If the choice is just between a std::deque and std::vector then there are a number of factors to consider:
Typically, there is one more indirection in case of deque to access the elements, so element
access and iterator movement of deques are usually a bit slower.
In systems that have size limitations for blocks of memory, a deque might contain more elements because it uses more than one block of memory. Thus, max_size() might be larger for deques.
Deques provide no support to control the capacity and the moment of reallocation. In
particular, any insertion or deletion of elements other than at the beginning or end
invalidates all pointers, references, and iterators that refer to elements of the deque.
However, reallocation may perform better than for vectors, because according to their
typical internal structure, deques don't have to copy all elements on reallocation.
Blocks of memory might get freed when they are no longer used, so the memory size of a
deque might shrink (this is not a condition imposed by standard but most implementations do)
std::deque could perform better for large containers because it is typically implemented as a linked sequence of contiguous data blocks, as opposed to the single block used in an std::vector.

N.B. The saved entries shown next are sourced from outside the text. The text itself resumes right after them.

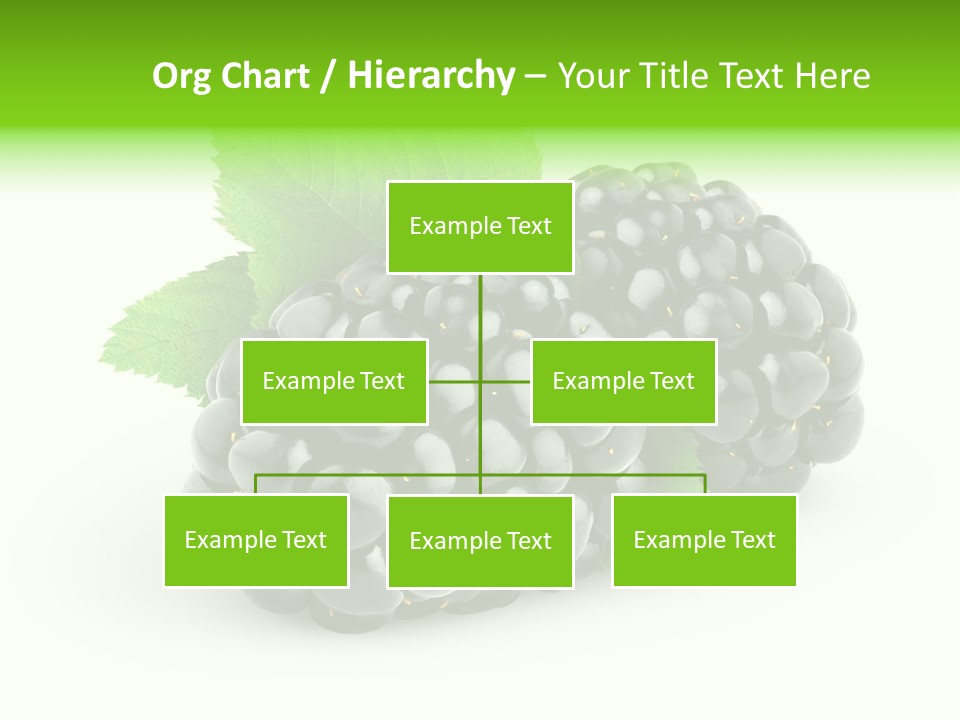 Org Chart / Hierarchy – Your Title Text Here

Example Text

Example Text

Example Text

Example Text

Example Text

Example Text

So an insertion in the middle would result in less data being copied from one place to another, and potentially less reallocations.
Of course, whether that matters or not depends on the size of the containers and the cost of copying the elements stored. With C++11 move semantics, the cost of the latter is less important. But in the end, the only way of knowing is profiling with a realistic application.
Deque would still be more efficient, as it doesn't have to move half of the array every time you insert an element.
Of course, this will only really matter if you consider large numbers of elements, and even than it is advisable to run a benchmark and see which one works better in your particular case. Remember that premature optimization is the root of all evil.